◆ **Tugas yang Dikerjakan**:
**a)** Menurut kutipan dokumen, dengan siapa Sri Udayana Warmadewa dari Bali melangsungkan perkawinan agung?
**b)** Tuliskan semua tahun saka yang disebut dalam kutipan dokumen.
**c)** Lanjutkan teks tentang hubungan Bali dan Jawa Timur mulai setelah kalimat terakhirnya.

◆ **Kutipan Dokumen**:
◇ ◇ ◇ ◇
Dari peristiwa peristiwa yang telah dikemukakan pada babad terdahulu,
dapat disimpulkan, betapa eratnya hubungan pulau jawa khususnya Jawa
Timur dengan Pulau Bali, terutama dalam hal spiritual. Ditambah lagi
dengan berkuasanya Ratu Kediri atas Pulau Bali seperti tercantum pada
prasasti Desa Julah, yang disimpan di Desa Sembiran, kecamatan Tejakula
(buleleng) bertahun saka 905. Dalam prasasti itu ada memuat nama seorang
ratu Yakni Wijaya Mahadewi. Dihubungkan dengan prasasti yang mempergunakan tahun saka 859, di dalamnya dijumpai sebuah kalimat.
Ikatan tali kasih antara Bali dan Jawa Timur bertambah erat, dengan
dilangsungkannya perkawinan agung antara sri Udayana (dharmmodayana)
Warmadewa dari Bali dengan sri Mahendratta, adik perempuan Raja Daha di
Jawa Timur . Sri Mahendratta adalah cicit dari sri maharaja
Paradewasikan Kamaswara Dharmmawangsa, raja di Jawa Timur pada tahun
saka 851. Sesudah berakhir masa jabatannya sebagai raja, beliau
menjalani dharma kebrahmanan dengan melalui suatu upacara pudgala yaitu
Dwijati atau diksa bergelar Mpu Sendok.
◇ ◇ ◇ ◇
◆ **Materi yang Diberikan**:

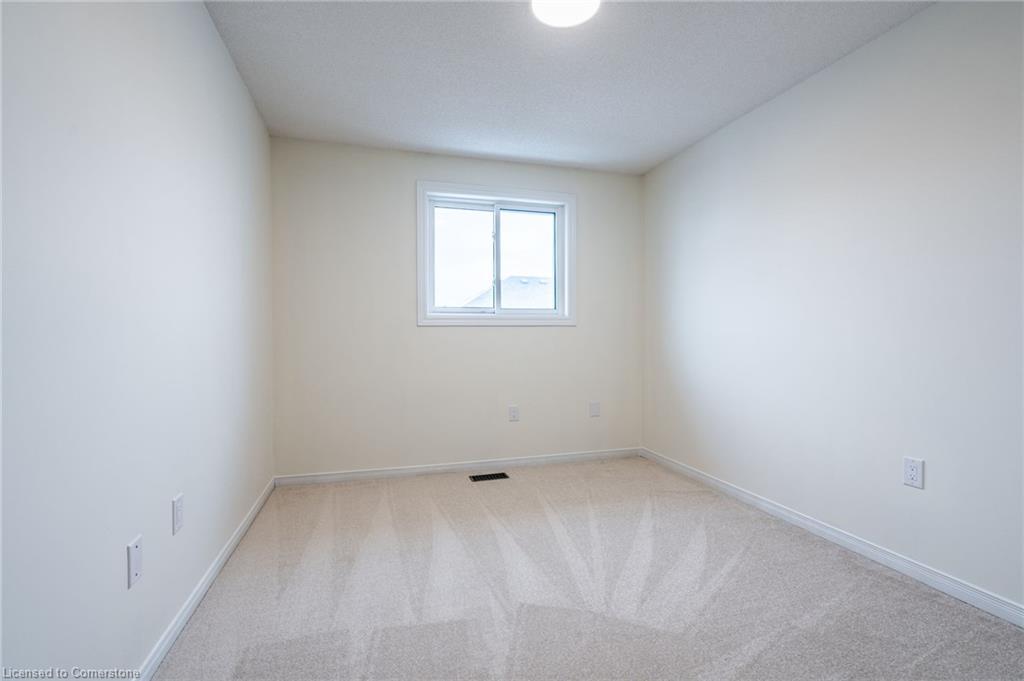 7-1310 Upper Wentworth Street Property Photo 23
◇ ◇ ◇ ◇
◆ **Jawaban Berurutan**:
**a)** Dengan Sri Mahendratta, adik perempuan Raja Daha di Jawa Timur.

**b)** 905, 859, 851

**c)**
Sang Sapta Pandita atau Sang Sapta Rsi Putra dari Mpu Gnijani, sudah
samasama kawin dan berumah tangga dijawa, kemudian masing-masing
memiliki keturunan.
- Mpu Ketek mempersunting putri Ki Aryya Padang Subadra, berputra dua orang lakilaki. Yang sulung bernama Aryya Kapasekan, dan adiknya bernama Sang Hyang Pamacekan.
- Mpu Kananda menikah dengan putri Mpu Swethawijaya, berputra seorang laki-laki bernama Sang Kuldewa. Sesudah menempuh acara dwijati, sang Kuldewa bergelar Mpu Swethawijaya, sama namanya dengan kakek dari Pradhana (pihak perempuan).
- Mpu Wiradnyana menikah dengan putri Mpu Panataran berputra seorang laki-laki bernama Mpu Wiranatha.
- Mpu Withadarma mengawini putri Mpu Dharmaja berputra seorang laki-laki bernama Mpu Wiradaharma.
- Mpu Ragarunting kawin dengan putri Mpu Wiranathakung berputra seorang lakilaki bernama Mpu Wirarunting alias Mpu Paramadhaksa.
- Mpu Prateka mengambil putri Mpu Pasuruan, berputra seorang laki-laki bernama Mpu Pratekayajna.
- Mpu Dangka menikah dengan putri Mpu Sumedang, berputra seorang laki-laki bernama Mpu Wiradangkya.
Alkisah, sesudah Sri Mahendratta dipersunting sri Udayana Warmadewa,
pada tahun saka 910, bersama-sama dinobatkan menjadi raja di Bali dengan
gelar Sri Gunaprya Dharmmapatni warmadewa, keduanya sering disebut raja
suami istri. Sejumlah dokumen, antara lain prasasti desa Sading,
kecamatan Mengwi.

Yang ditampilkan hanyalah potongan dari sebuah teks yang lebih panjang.